===== Отрывок со страницы

Когда Константин Руссу, другой студент из Восточной Германии, зашел однажды в душевую комнату училища, оказалось, что Нуреев и Тейа заперлись там и отказываются открыть дверь. Его подозрения подтвердились, когда он начал часто заставать Нуреева вылезающим из окна той комнаты, где Руссу жил вместе с Тейа. (Позже Нуреев расскажет их общему другу, что не кто иной, как Тейа обучил его искусству гомосексуальной любви).
Одновременно Тейа постоянно убеждал Нуреева уехать из России.
"Он говорил: "Уезжай! При первой возможности! Как только представится случай. Уезжай отсюда, иначе никто не узнает о тебе!" - рассказал их друг.
Ранее, зимой 1960 года Джанни Рингвет, 20-летний помощник импресарио, работавший в парижской компании и занимавшийся культурным обменом между Францией и Советским Союзом, приехал на несколько недель в Ленинград для знакомства с Кировским балетом. В своем отчете он написал о Нурееве, совершенно неизвестном на Западе, что это "лучший балетный танцовщик в мире". Он подписал соглашение о гастролях Кировской труппы в Париже.
За несколько дней до его отъезда Нуреев и его партнерша были вызваны в специальную комиссию, отбиравшую артистов для гастролей. Почему, требовал ответа офицер КГБ, возглавлявший комиссию, никто из вас не вступил в Комсомол (молодежную коммунистическую организацию)? "Потому что у меня есть дела поважнее, чем тратить время на всякую ерунду!" - немедленно отреагировал Нуреев.
Тогда ему сошло это с рук, но для него стало очевидным, что он должен уехать из России.
"В России, - говорил он потом своему другу, - я не принадлежал самому себе. Я чувствовал, что у меня большой талант, который должен быть признан".
Нуреев не мог поверить в то, что его мечта о поездке в Европу была близка к своему воплощению. Его "побег" был делом решенным, но он хотел знать, как на это посмотрят его друзья. Однажды, во время долгой прогулки с одним из них, за несколько дней до отъезда, он спросил: "Как ты смотришь на то, что я, может быть, останусь на Западе?"
Его друг напомнил ему о жизни, которую он вел и которую он оставит, покинув Ленинград, - ленинградскую "кухонную культуру", с посиделками и друзьями, которые значили для него больше, чем его собственная семья.
В доме Пушкиных Нуреев все острее чувствовал себя как в ловушке. Теперь, когда Ксения видела, как сильно влияет на него Тейа, она стала ревнивой и придирчивой, всячески стараясь поссорить их. В то же время, ее все сильнее тянуло к Тейа.
И хотя Рудольф чувствовал, что взаимное влечение между ними нарастает, он не мог не чувствовать отвращения и разочарования, наблюдая за тем, как Пушкины вовлекают в свой круг другого студента, Чинко Рафика. "Ксения была хищницей, настоящей сексуальной хищницей".
Люба Романкова, близкая подруга Нуреева, всегда считала, что его отношения с Ксенией были главной причиной его побега на Запад. Нинель Кургапкина, артистка Кировского балета, которой он поверял свои сокровенные мысли, согласна с тем, что это была ситуация, из которой Рудольф мучительно искал выход. "Он испытывал горечь, когда говорил о Ксении. Он был не слишком хорошего мнения о ней".
Но еще большим мотивом покинуть Россию для него было осознание того, что там он никогда не сможет свободно следовать своим сексуальным инстинктам. Сам он говорил: "Я не мог выбирать друзей по своему вкусу. Я жил под постоянным моральным прессом. И я был очень несчастлив".
Тейа остался в России. Даже спустя десять лет Пушкин продолжал испытывать страх, что он так же пагубно повлияет на судьбу другой многообещающей звезды - Михаила Барышникова, как он повлиял в свое время на Нуреева. Когда Тейа приходил в их дом, Пушкин препровождал юного Барышникова в другую комнату, скрывая его присутствие от гостя до тех пор, пока восточный немец не покидал их дом. И все-таки Барышников тоже бежал на Запад.

==========

Что нужно сделать:
- a) Сколько лет было Джанни Рингвету, когда он зимой 1960 года приехал в Ленинград, судя по отрывку о Нурееве?
- b) Перепиши из отрывка о Нурееве текст, начиная со слов «Одновременно Тейа постоянно» и заканчивая словами «труппы в Париже.».
Строки данных здесь ни при чём.

===== Исходные данные

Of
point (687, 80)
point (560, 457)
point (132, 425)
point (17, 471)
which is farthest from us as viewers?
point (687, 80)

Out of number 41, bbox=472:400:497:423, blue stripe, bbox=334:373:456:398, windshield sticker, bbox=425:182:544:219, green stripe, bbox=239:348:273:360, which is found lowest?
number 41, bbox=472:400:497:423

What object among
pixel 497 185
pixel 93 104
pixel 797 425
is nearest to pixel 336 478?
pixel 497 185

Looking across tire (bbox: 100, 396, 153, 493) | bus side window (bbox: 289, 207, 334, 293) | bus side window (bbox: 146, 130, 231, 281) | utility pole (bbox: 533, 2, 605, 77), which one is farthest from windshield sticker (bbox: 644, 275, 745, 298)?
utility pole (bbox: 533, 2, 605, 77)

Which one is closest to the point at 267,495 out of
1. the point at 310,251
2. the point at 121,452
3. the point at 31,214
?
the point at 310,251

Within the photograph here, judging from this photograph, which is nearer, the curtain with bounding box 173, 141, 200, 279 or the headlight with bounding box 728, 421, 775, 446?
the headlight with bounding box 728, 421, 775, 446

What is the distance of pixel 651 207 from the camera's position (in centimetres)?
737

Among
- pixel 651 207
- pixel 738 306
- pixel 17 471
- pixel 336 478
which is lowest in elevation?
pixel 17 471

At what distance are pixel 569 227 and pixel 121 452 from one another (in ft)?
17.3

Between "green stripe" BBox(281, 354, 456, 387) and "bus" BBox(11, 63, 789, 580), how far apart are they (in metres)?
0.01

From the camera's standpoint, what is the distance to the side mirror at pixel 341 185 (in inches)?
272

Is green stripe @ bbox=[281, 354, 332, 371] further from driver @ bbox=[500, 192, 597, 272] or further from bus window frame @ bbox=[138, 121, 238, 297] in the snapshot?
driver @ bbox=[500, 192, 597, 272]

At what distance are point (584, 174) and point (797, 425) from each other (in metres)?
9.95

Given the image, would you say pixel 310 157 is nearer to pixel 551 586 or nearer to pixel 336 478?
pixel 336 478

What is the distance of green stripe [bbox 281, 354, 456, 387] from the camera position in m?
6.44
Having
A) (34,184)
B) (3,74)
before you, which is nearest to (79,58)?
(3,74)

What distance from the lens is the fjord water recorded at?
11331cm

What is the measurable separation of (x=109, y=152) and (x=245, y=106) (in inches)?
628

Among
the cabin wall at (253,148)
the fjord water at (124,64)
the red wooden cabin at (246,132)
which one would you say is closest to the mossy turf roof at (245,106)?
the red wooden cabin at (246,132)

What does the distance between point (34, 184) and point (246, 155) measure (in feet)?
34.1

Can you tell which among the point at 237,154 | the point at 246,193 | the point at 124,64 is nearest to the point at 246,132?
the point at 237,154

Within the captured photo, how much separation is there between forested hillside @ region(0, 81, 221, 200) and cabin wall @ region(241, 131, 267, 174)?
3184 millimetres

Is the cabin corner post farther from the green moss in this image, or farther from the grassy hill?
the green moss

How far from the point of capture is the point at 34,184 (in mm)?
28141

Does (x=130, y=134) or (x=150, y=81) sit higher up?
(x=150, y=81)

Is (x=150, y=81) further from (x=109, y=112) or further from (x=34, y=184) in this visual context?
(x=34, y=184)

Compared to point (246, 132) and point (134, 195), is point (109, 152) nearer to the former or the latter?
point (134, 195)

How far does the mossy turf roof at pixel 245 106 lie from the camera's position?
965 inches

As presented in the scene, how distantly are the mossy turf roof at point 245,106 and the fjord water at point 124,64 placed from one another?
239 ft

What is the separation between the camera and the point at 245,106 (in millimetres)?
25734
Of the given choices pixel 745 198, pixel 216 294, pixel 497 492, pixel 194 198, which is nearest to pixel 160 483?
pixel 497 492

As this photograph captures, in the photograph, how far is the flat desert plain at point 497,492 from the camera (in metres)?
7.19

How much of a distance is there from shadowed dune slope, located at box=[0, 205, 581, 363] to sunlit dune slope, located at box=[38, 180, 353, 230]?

==========

Ответы по порядку:
- a) 20 лет.

- b)
Одновременно Тейа постоянно убеждал Нуреева уехать из России.
"Он говорил: "Уезжай! При первой возможности! Как только представится случай. Уезжай отсюда, иначе никто не узнает о тебе!" - рассказал их друг.
Ранее, зимой 1960 года Джанни Рингвет, 20-летний помощник импресарио, работавший в парижской компании и занимавшийся культурным обменом между Францией и Советским Союзом, приехал на несколько недель в Ленинград для знакомства с Кировским балетом. В своем отчете он написал о Нурееве, совершенно неизвестном на Западе, что это "лучший балетный танцовщик в мире". Он подписал соглашение о гастролях Кировской труппы в Париже.